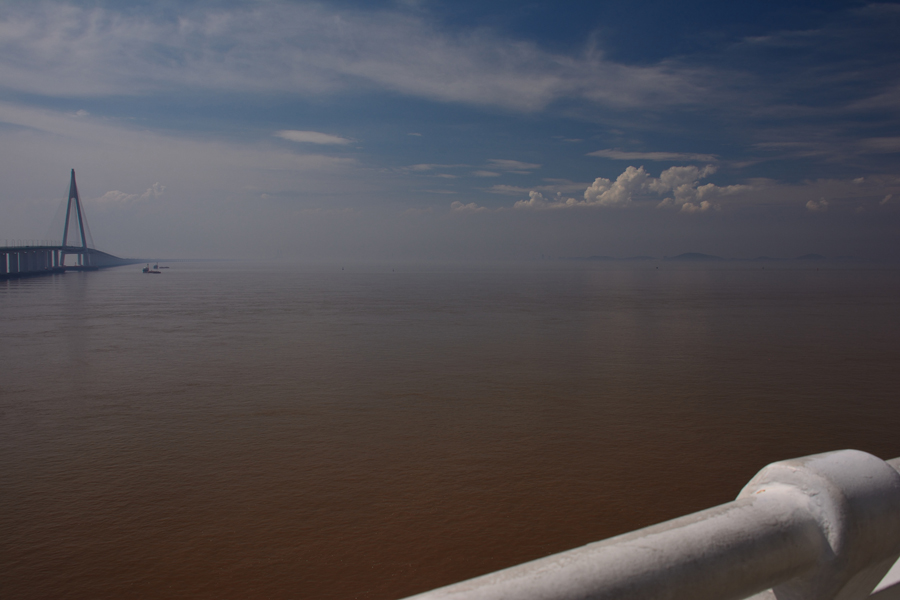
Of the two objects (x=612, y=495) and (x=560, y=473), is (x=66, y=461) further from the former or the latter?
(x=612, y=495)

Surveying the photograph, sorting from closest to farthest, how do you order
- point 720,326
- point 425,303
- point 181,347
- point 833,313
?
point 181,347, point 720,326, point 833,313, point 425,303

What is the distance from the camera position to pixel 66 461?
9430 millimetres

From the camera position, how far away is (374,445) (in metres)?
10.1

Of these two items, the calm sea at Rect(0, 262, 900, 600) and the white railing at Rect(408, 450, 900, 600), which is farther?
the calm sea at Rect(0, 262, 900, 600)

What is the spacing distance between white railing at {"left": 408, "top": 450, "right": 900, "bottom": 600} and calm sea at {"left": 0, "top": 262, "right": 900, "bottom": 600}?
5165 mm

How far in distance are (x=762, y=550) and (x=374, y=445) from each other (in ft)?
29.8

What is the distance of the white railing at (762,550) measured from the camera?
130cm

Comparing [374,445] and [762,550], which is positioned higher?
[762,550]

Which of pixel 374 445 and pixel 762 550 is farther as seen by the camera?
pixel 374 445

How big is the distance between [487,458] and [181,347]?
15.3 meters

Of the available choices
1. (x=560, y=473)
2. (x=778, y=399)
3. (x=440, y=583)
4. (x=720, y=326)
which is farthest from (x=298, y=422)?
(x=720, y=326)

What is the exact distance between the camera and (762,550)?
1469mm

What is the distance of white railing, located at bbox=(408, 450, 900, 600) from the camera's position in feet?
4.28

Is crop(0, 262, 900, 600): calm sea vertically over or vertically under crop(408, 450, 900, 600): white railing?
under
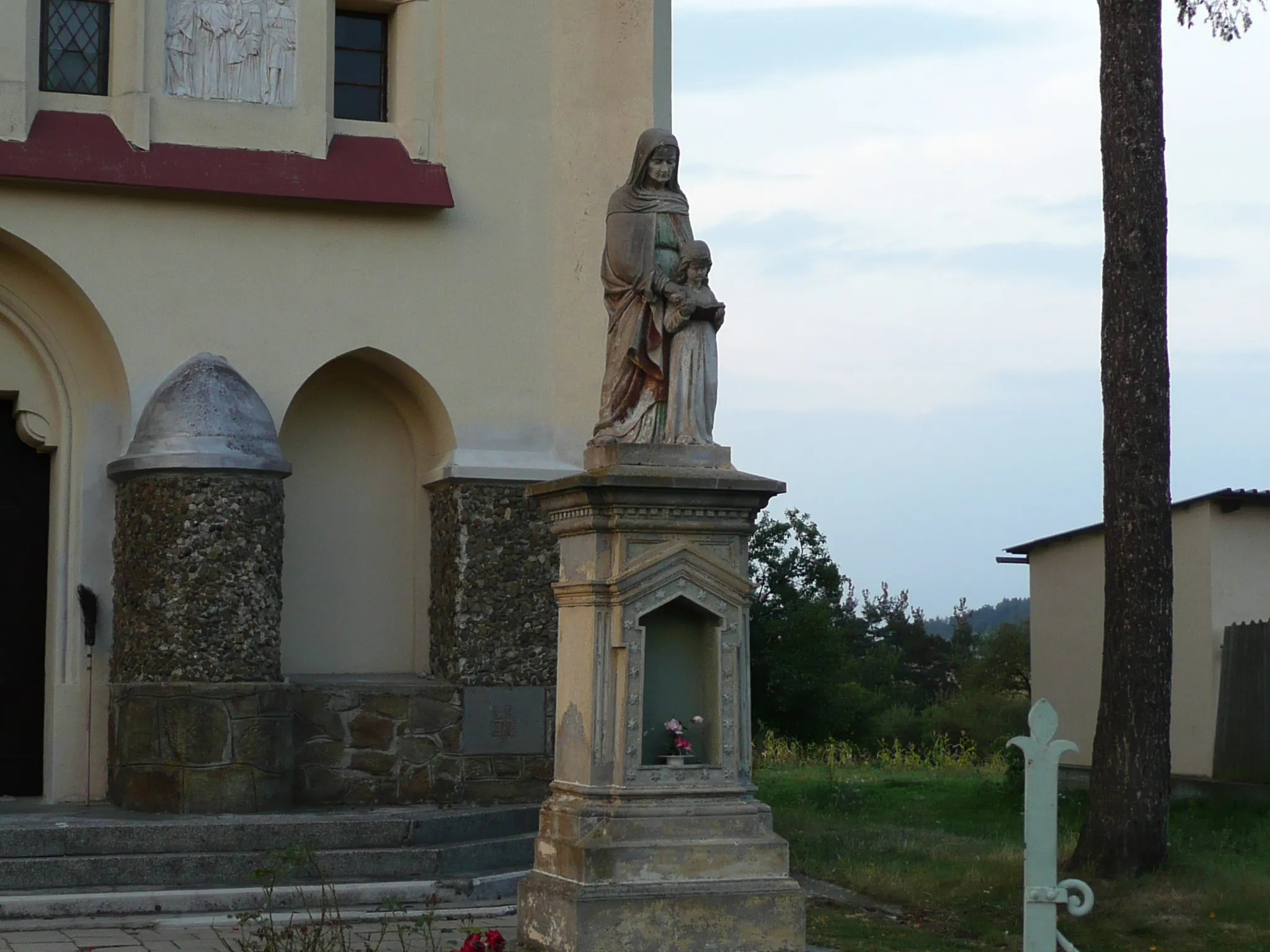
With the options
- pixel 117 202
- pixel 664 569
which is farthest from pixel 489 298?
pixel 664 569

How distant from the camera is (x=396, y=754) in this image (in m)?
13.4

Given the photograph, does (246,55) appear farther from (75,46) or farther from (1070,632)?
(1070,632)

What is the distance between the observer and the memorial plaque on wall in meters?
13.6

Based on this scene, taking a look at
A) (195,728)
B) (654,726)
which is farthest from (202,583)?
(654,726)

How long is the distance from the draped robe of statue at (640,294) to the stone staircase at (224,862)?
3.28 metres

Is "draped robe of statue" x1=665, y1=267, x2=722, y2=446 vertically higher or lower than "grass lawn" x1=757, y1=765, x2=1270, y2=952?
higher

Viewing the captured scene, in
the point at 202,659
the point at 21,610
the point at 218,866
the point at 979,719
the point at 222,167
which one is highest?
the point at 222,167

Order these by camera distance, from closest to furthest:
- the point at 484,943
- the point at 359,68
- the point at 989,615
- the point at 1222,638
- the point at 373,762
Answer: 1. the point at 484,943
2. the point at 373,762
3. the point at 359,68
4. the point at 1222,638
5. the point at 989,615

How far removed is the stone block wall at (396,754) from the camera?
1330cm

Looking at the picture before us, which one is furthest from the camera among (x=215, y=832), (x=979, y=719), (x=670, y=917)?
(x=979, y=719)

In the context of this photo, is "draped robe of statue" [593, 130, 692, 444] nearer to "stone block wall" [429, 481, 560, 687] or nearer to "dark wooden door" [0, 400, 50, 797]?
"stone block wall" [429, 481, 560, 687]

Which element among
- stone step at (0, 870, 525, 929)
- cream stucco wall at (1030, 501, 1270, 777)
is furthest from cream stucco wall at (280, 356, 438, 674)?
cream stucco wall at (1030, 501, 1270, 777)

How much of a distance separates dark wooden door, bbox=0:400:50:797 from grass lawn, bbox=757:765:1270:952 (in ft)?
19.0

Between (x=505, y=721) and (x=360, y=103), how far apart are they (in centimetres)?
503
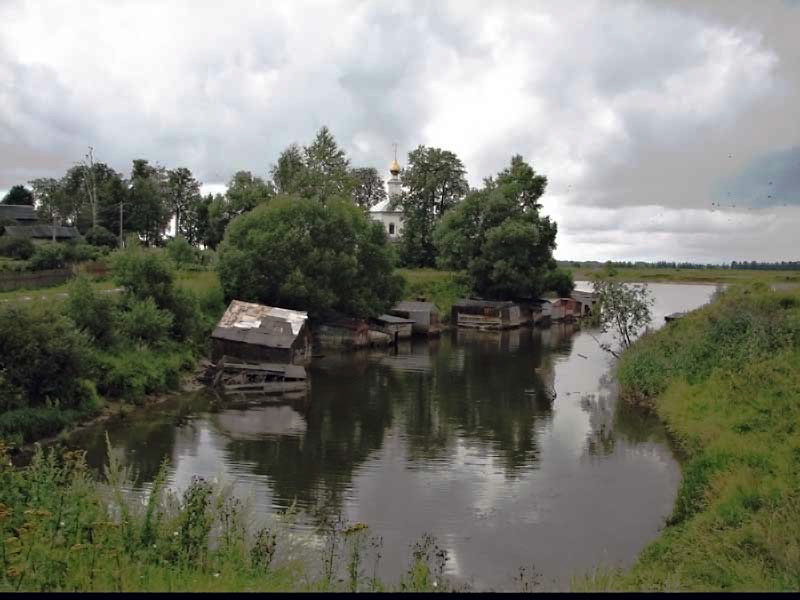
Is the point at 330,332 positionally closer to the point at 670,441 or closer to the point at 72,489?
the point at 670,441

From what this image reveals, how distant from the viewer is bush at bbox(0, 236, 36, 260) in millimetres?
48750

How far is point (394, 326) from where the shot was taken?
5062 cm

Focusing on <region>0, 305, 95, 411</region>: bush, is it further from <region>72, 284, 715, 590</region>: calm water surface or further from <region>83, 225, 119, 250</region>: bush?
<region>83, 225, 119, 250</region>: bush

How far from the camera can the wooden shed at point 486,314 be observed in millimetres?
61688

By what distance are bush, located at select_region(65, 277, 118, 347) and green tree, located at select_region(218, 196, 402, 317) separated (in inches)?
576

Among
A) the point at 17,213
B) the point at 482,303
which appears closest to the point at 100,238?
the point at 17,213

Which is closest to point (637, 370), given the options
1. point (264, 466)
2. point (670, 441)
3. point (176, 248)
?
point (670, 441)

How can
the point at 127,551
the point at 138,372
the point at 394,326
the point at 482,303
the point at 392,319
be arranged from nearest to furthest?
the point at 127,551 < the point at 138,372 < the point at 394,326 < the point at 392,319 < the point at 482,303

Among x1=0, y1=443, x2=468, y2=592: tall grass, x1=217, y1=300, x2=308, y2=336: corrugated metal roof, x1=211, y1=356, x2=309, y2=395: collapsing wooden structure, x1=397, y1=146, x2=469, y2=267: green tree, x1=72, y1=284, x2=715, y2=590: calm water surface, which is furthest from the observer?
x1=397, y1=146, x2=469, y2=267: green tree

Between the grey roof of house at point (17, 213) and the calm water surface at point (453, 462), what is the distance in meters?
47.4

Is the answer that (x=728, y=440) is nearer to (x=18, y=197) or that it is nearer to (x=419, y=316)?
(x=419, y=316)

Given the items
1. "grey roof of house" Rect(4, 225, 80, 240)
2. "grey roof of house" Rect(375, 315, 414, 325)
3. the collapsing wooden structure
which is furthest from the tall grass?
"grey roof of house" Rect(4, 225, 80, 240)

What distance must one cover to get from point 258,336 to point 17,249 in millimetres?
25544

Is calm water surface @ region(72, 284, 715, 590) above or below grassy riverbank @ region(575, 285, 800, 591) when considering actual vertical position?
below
- - - -
### WRITTEN PROBLEM
Print out the material word for word, omitting the pictures.

### FULL RESPONSE
Of the two objects (x=612, y=495) and (x=560, y=473), is (x=66, y=461) further from the former or the latter?
(x=612, y=495)

Surveying the photograph, sorting from closest to farthest, how do you order
- point 720,326
- point 425,303
- point 181,347
- point 833,313
?
point 181,347, point 720,326, point 833,313, point 425,303

What is the distance from the camera position to pixel 66 461?
9430 millimetres

From the camera position, how far away is (374,445) (in metres)?
10.1

Of these two items, the calm sea at Rect(0, 262, 900, 600) and the white railing at Rect(408, 450, 900, 600), which is farther?
the calm sea at Rect(0, 262, 900, 600)

What is the spacing distance between white railing at {"left": 408, "top": 450, "right": 900, "bottom": 600} and calm sea at {"left": 0, "top": 262, "right": 900, "bottom": 600}?
5165 mm

How far in distance are (x=762, y=550) and (x=374, y=445) from each other (in ft)?
29.8

What is the distance of the white railing at (762,550) measured from the camera?
130cm

Comparing [374,445] and [762,550], which is positioned higher?
[762,550]

Which of pixel 374 445 and pixel 762 550 is farther as seen by the camera?
pixel 374 445

How big is the distance between [487,458] and [181,347]?
15.3 meters

Of the available choices
1. (x=560, y=473)
2. (x=778, y=399)
3. (x=440, y=583)
4. (x=720, y=326)
which is farthest from (x=298, y=422)?
(x=720, y=326)

What is the exact distance between the camera and (762,550)?
1469mm

What is the distance of white railing, located at bbox=(408, 450, 900, 600) from the camera's position in feet?
4.28

Is crop(0, 262, 900, 600): calm sea vertically over or vertically under crop(408, 450, 900, 600): white railing?
under
With the options
- pixel 117 202
- pixel 664 569
which is farthest from pixel 489 298?
pixel 664 569

How distant from the camera is (x=396, y=754) in this image (in m)?
13.4

Given the photograph, does (246,55) appear farther from (75,46) or farther from (1070,632)?
(1070,632)

What is the distance between the observer and the memorial plaque on wall in meters?
13.6

Based on this scene, taking a look at
A) (195,728)
B) (654,726)
which is farthest from (202,583)?
(654,726)

How long is the distance from the draped robe of statue at (640,294) to the stone staircase at (224,862)?
3.28 metres

Is "draped robe of statue" x1=665, y1=267, x2=722, y2=446 vertically higher or lower than "grass lawn" x1=757, y1=765, x2=1270, y2=952?
higher

Viewing the captured scene, in
the point at 202,659
the point at 21,610
the point at 218,866
the point at 979,719
the point at 222,167
which one is highest?
the point at 222,167

Order these by camera distance, from closest to furthest:
- the point at 484,943
- the point at 359,68
- the point at 989,615
- the point at 1222,638
- the point at 373,762
Answer: 1. the point at 484,943
2. the point at 373,762
3. the point at 359,68
4. the point at 1222,638
5. the point at 989,615

How far removed is the stone block wall at (396,754) from the camera?
1330cm

Looking at the picture before us, which one is furthest from the camera among (x=215, y=832), (x=979, y=719), (x=670, y=917)?
(x=979, y=719)

In the context of this photo, is "draped robe of statue" [593, 130, 692, 444] nearer to "stone block wall" [429, 481, 560, 687] or nearer to "dark wooden door" [0, 400, 50, 797]?
"stone block wall" [429, 481, 560, 687]

Which element among
- stone step at (0, 870, 525, 929)
- cream stucco wall at (1030, 501, 1270, 777)
is furthest from cream stucco wall at (280, 356, 438, 674)?
cream stucco wall at (1030, 501, 1270, 777)

How much of a distance separates dark wooden door, bbox=0:400:50:797 from grass lawn, bbox=757:765:1270:952 (in ft)?
19.0

Between (x=505, y=721) and (x=360, y=103), how far apart are they (in centimetres)?
503
Is the point at 330,332 positionally closer to the point at 670,441 or closer to the point at 72,489?
the point at 670,441

From what this image reveals, how distant from the viewer is bush at bbox(0, 236, 36, 260) in millimetres?
48750

How far is point (394, 326) from where the shot was taken?
5062 cm

Focusing on <region>0, 305, 95, 411</region>: bush, is it further from <region>72, 284, 715, 590</region>: calm water surface or further from <region>83, 225, 119, 250</region>: bush?
<region>83, 225, 119, 250</region>: bush

How far from the camera can the wooden shed at point 486,314 be observed in millimetres?
61688

By what distance are bush, located at select_region(65, 277, 118, 347) and green tree, located at select_region(218, 196, 402, 317) separated (in inches)?
576

Among
A) the point at 17,213
B) the point at 482,303
which appears closest to the point at 100,238?
the point at 17,213

Which is closest to point (637, 370), given the options
1. point (264, 466)
2. point (670, 441)
3. point (176, 248)
?
point (670, 441)

How can
the point at 127,551
the point at 138,372
the point at 394,326
the point at 482,303
the point at 392,319
be arranged from nearest to furthest?
the point at 127,551 < the point at 138,372 < the point at 394,326 < the point at 392,319 < the point at 482,303

Among x1=0, y1=443, x2=468, y2=592: tall grass, x1=217, y1=300, x2=308, y2=336: corrugated metal roof, x1=211, y1=356, x2=309, y2=395: collapsing wooden structure, x1=397, y1=146, x2=469, y2=267: green tree, x1=72, y1=284, x2=715, y2=590: calm water surface, which is furthest from the observer?
x1=397, y1=146, x2=469, y2=267: green tree

Between the grey roof of house at point (17, 213) and the calm water surface at point (453, 462), what is the distance in meters?
47.4

Is the answer that (x=728, y=440) is nearer to (x=18, y=197) or that it is nearer to (x=419, y=316)?
(x=419, y=316)

Given the items
1. "grey roof of house" Rect(4, 225, 80, 240)
2. "grey roof of house" Rect(375, 315, 414, 325)
3. the collapsing wooden structure
which is furthest from the tall grass?
"grey roof of house" Rect(4, 225, 80, 240)

What distance must one cover to get from point 258,336 to point 17,249 in millimetres?
25544

Is calm water surface @ region(72, 284, 715, 590) above or below grassy riverbank @ region(575, 285, 800, 591) when considering actual vertical position?
below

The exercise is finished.